Range to copy from the entries below: the line containing "Iran's missile attack" through the line containing "Деревянная детская кровать", inclusive. Retype only those lines, exactly, without any images.

▸ EXERCISE MATERIAL:
▼▼▼

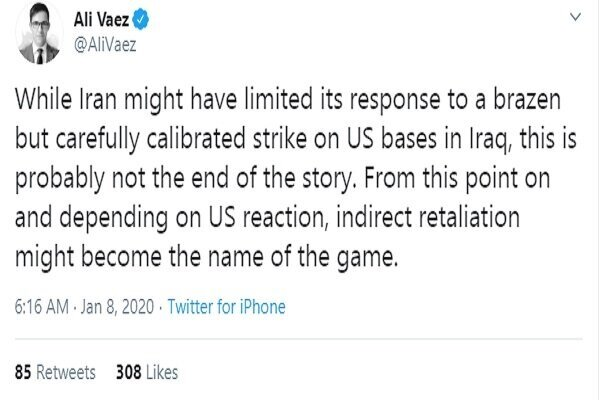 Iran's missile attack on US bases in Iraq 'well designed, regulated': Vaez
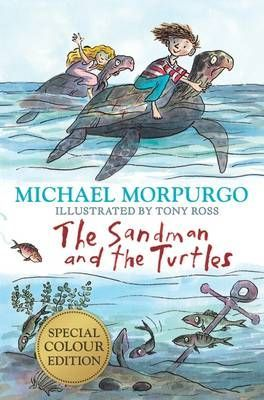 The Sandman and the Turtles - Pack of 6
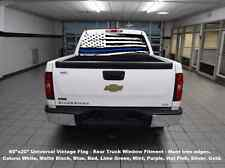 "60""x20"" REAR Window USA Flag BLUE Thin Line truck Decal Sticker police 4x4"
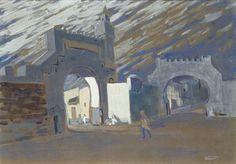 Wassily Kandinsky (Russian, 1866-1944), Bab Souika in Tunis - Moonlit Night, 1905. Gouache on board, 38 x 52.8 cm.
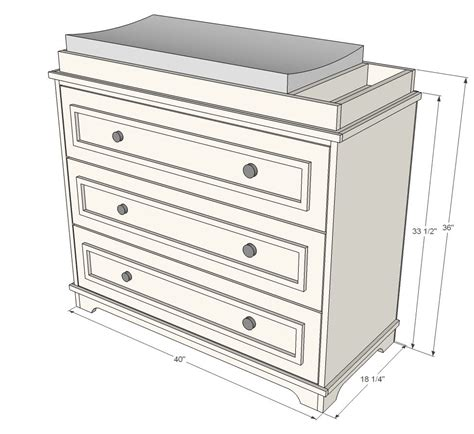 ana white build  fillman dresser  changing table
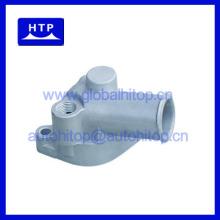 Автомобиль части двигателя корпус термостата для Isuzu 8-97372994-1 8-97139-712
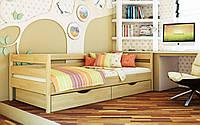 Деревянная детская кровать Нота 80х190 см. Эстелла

▲▲▲
▼▼▼

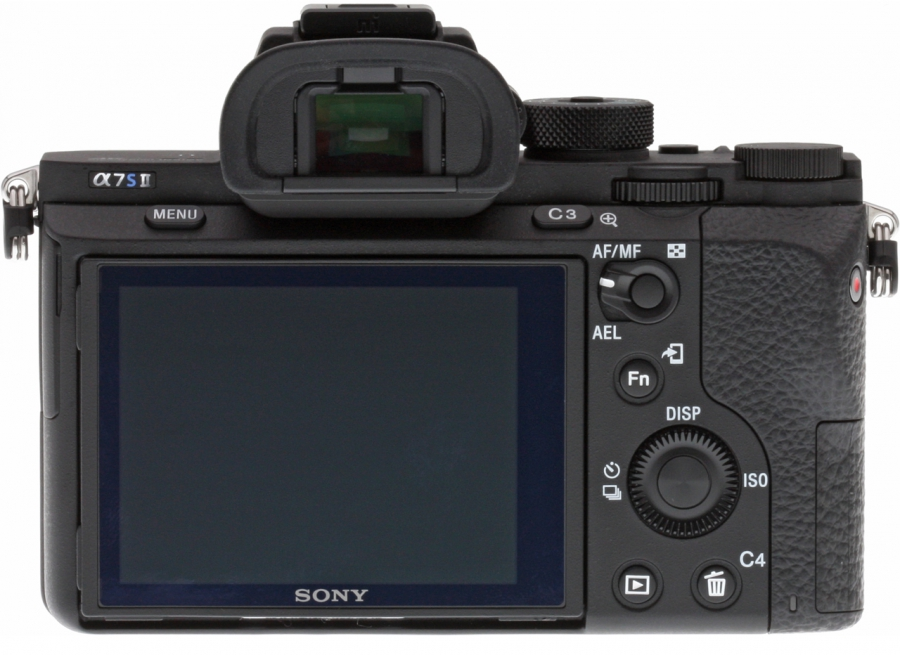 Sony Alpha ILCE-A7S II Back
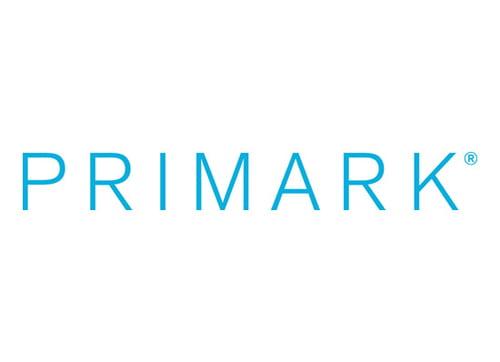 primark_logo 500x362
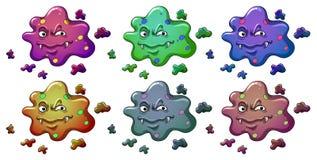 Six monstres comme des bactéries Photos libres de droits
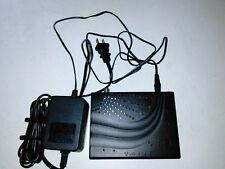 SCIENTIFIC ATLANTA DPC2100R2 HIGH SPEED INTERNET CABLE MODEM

▲▲▲

▸ ANSWER SECTION:
 Iran's missile attack on US bases in Iraq 'well designed, regulated': Vaez
 The Sandman and the Turtles - Pack of 6
 "60""x20"" REAR Window USA Flag BLUE Thin Line truck Decal Sticker police 4x4"
 Wassily Kandinsky (Russian, 1866-1944), Bab Souika in Tunis - Moonlit Night, 1905. Gouache on board, 38 x 52.8 cm.
 ana white build  fillman dresser  changing table
 Автомобиль части двигателя корпус термостата для Isuzu 8-97372994-1 8-97139-712
 Деревянная детская кровать Нота 80х190 см. Эстелла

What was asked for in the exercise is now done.